En France, nous avons tendance à tout confier à l'État. J'ai travaillé sur un problème de retombées d'un incinérateur à Bègles. Les habitants étaient inquiets et le site faisait face à des oppositions très fortes. L'opérateur effectuait ses propres contrôles, conformément à la réglementation, mais nous avons lancé un monitoring pour étudier les retombées dans les alentours. J'ai proposé de confier un budget aux associations pour qu'elles contrôlent elles-mêmes en réalisant des prélèvements, à condition de les certifier, et en chargeant un petit comité de définir la stratégie de contrôle.
Pourquoi demander à l'État des contrôles qu'il n'a pas les moyens humains et financiers de réaliser ? À Bègles, ce monitoring représentait 200 000 francs par an sur le budget de fonctionnement de l'incinérateur. Les habitants ont pu effectuer les dosages chez eux et ils ont finalement constaté l'absence de retombées, comme les modèles le prévoyaient. Un an plus tard, plus personne ne parlait des effets de l'incinérateur. Nous avions donné aux citoyens les moyens de contrôler le système par eux-mêmes. Ce budget était accordé par l'opérateur lui-même.
Cette démarche a ensuite été reprise sur l'ensemble des sites industriels autour de Bordeaux. Il faut informer les citoyens et leur redonner la maîtrise. Au lieu de tout confier à un État qui n'en a pas les moyens, il faudrait décentraliser les actions et les confier à des associations partenaires, qui se verraient accorder un minimum de moyens pour fonctionner. Je regrette que les « vieux experts », qui ont l'expérience de toutes les crises, ne soient plus sollicités pour effectuer des prévisions.
En cas de problème, il faut plusieurs semaines pour obtenir le résultat des prélèvements et les envoyer aux agences chargées des études de risque. Pendant ce temps, l'absence de communication laisse la place au fantasme. Nous l'avons vu sur le dossier Lubrizol. Pourquoi ne pas demander aux experts d'effectuer des prévisions pour laisser le temps aux administrations de pouvoir répondre et de réaliser de vraies évaluations de risques ?

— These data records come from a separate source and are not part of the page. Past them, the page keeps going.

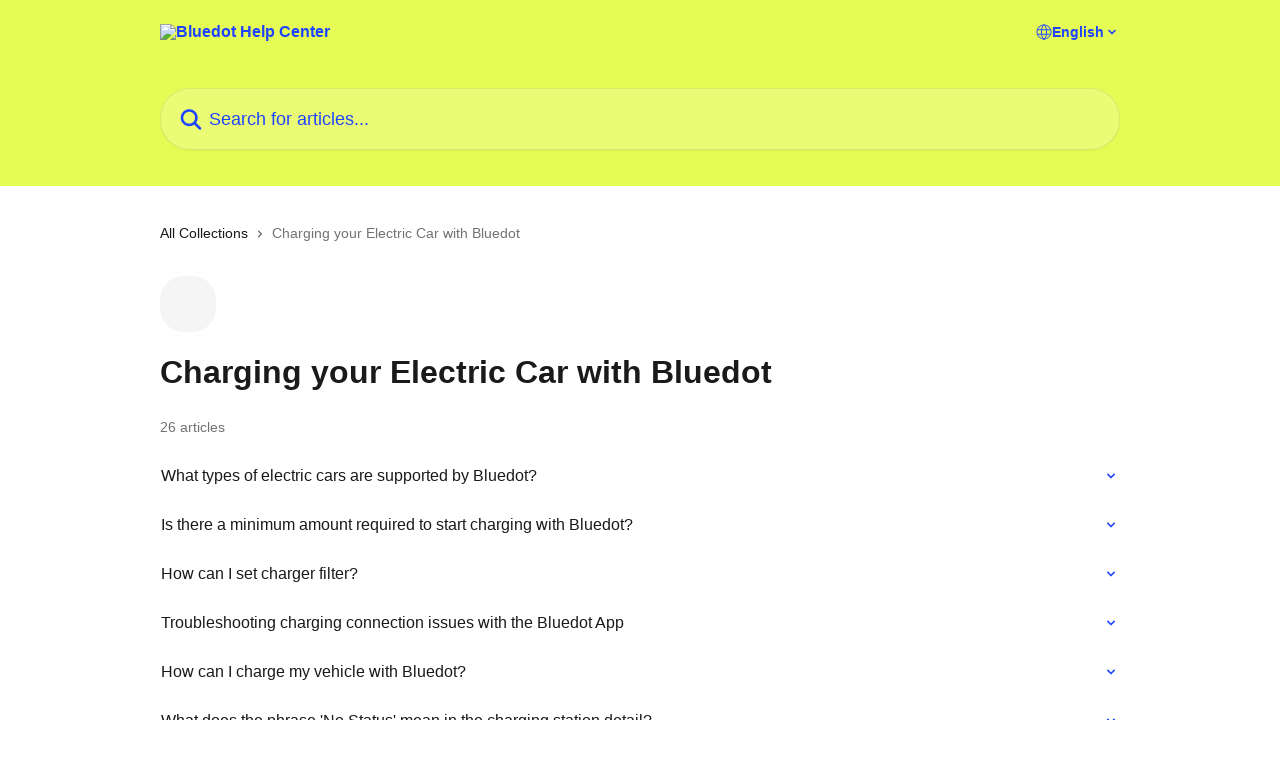

--- FILE ---
content_type: application/javascript
request_url: https://static.intercomassets.com/_next/static/chunks/pages/%5BhelpCenterIdentifier%5D/%5Blocale%5D/collections/%5BcollectionSlug%5D-125b29c7f8024732.js
body_size: 793
content:
try{let e="undefined"!=typeof window?window:"undefined"!=typeof global?global:"undefined"!=typeof globalThis?globalThis:"undefined"!=typeof self?self:{},t=(new e.Error).stack;t&&(e._sentryDebugIds=e._sentryDebugIds||{},e._sentryDebugIds[t]="f4675f69-84f2-4635-a8cc-685e6b58d3a0",e._sentryDebugIdIdentifier="sentry-dbid-f4675f69-84f2-4635-a8cc-685e6b58d3a0")}catch(e){}(self.webpackChunk_N_E=self.webpackChunk_N_E||[]).push([[9276],{10511:(e,t,n)=>{"use strict";n.r(t),n.d(t,{__N_SSP:()=>f,default:()=>h});var i=n(37876),l=n(71788),o=n(80296),c=n(94629),r=n(89672),s=n(14232),a=n(68836),d=n(8194),u=n(77742),f=!0;function h(e){let{app:t,breadcrumbs:n,collection:f,collectionCardCustomProperties:h,helpCenterSite:_,layoutOptions:b,localeLinks:w,requestContext:p,theme:m,user:g}=e,y=(0,u.A)(),j=(0,r.M_)(p.type),x=(0,r.Jr)();return(0,s.useEffect)(()=>{x({action:"viewed",metadata:{collection:{id:f.id,url:window.location.href,value:f.name},object:"collection",place:j},name:"Viewed Collection"})},[x,f.id,f.name,j]),(0,i.jsx)(c.X.Provider,{value:{object:"collection",place:j},children:(0,i.jsx)(d.e.Provider,{value:h,children:(0,i.jsx)(o.A,{app:t,description:f.description||"",headerLite:!0,showSearchBar:!0,helpCenterSite:_,requestContext:p,localeLinks:w,theme:m,title:"".concat(f.name," | ").concat(m.siteName),user:g,allowIndexing:!0,children:(0,i.jsxs)(i.Fragment,{children:[(0,i.jsx)(l.A,{breadcrumbs:n,homeTitle:y.formatMessage({id:"breadcrumb.all_collections"}),rootUrl:p.rootUrl,title:f.name}),(0,i.jsx)(a.h,{collection:f,showArticleDescriptions:b.showArticleDescriptions})]})})})})}},48540:(e,t,n)=>{(window.__NEXT_P=window.__NEXT_P||[]).push(["/[helpCenterIdentifier]/[locale]/collections/[collectionSlug]",function(){return n(10511)}])}},e=>{e.O(0,[5763,6190,296,4835,636,6593,8792],()=>e(e.s=48540)),_N_E=e.O()}]);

L'action du préfet est souvent catastrophique. Sur Saint-Félix-de-Pallières, la situation frôle la caricature. Nous ne pouvons pas gérer une crise environnementale et sanitaire en laissant la responsabilité à des personnes qui se trouvent sous la pression de lobbys économiques locaux. Le management d'une situation, aussi bien en prévision qu'en gestion de crise, doit s'opérer en établissant des partenariats. Pour les abeilles, par exemple, le ministère de l'agriculture a mis en place des observatoires. Il a également demandé la collaboration des associations d'observation de la nature. Plutôt qu'un rapport conflictuel avec les associations, l'État doit nouer de vrais partenariats avec elles, d'autant qu'il n'a ni les moyens humains ni les moyens financiers de tout faire.